◆ **TEXT TO READ**:
= = = = =

RIAA President Says Copyright Law "Isn't Working"
Kilrah_il writes "Apperantly not satisfied with the current scope of the DMCA, RIAA President Cary Sherman wants to broaden the scope of the law to have content providers such as YouTube and Rapidshare liable for illegal content found on their sites. 'The RIAA would strongly prefer informal agreements inked with intermediaries ... We're working on [discussions with broadband providers], and we'd like to extend that kind of relationship — not just to ISPs, but [also to] search engines, payment processors, advertisers ... [But], if legislation is an appropriate way to facilitate that kind of cooperation, fine.' Notice the update at the end of the article pointing out that Sherman is seeking for voluntary agreements with said partners and not to enact broader laws without their cooperation."
Youtube and RapidShare encourage people to post content then basically look away until someone complains about it.

= = = = =

◆ **DATASET CONTENT**:
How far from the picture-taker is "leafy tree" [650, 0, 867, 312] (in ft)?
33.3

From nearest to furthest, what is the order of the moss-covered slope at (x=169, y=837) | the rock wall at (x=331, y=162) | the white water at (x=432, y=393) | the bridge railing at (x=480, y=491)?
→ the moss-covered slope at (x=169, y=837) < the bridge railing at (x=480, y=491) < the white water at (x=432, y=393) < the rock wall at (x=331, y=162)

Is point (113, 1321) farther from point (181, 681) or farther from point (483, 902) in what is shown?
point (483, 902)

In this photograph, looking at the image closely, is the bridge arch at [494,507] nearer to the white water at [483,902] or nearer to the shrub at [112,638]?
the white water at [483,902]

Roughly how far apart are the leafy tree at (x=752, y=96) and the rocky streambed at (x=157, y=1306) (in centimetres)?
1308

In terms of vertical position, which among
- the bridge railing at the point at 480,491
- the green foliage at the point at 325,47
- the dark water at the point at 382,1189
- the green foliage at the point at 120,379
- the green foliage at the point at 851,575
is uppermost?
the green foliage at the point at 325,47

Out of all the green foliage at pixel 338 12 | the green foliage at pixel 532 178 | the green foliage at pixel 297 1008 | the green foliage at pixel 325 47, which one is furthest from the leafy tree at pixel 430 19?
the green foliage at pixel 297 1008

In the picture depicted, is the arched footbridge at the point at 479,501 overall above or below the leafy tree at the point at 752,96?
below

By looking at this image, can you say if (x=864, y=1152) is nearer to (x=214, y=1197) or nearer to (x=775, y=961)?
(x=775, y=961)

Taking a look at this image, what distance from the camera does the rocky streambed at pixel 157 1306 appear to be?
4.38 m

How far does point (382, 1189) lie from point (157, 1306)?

= = = = =

Rewrite the paragraph of the RIAA post that begins "Kilrah_il writes" as a short bulleted list, keeping its main facts. The listing has no connection to the RIAA post above.

- Kilrah_il reports that RIAA President Cary Sherman, apparently not satisfied with the current scope of the DMCA, wants the law broadened so that content providers such as YouTube and Rapidshare are liable for illegal content found on their sites.
- The RIAA would strongly prefer informal agreements with intermediaries.
- The RIAA is in discussions with broadband providers and wants to extend that kind of relationship to search engines, payment processors and advertisers.
- Sherman would accept legislation if it is an appropriate way to facilitate that cooperation.
- An update at the end of the article points out that Sherman is seeking voluntary agreements with these partners, not broader laws enacted without their cooperation.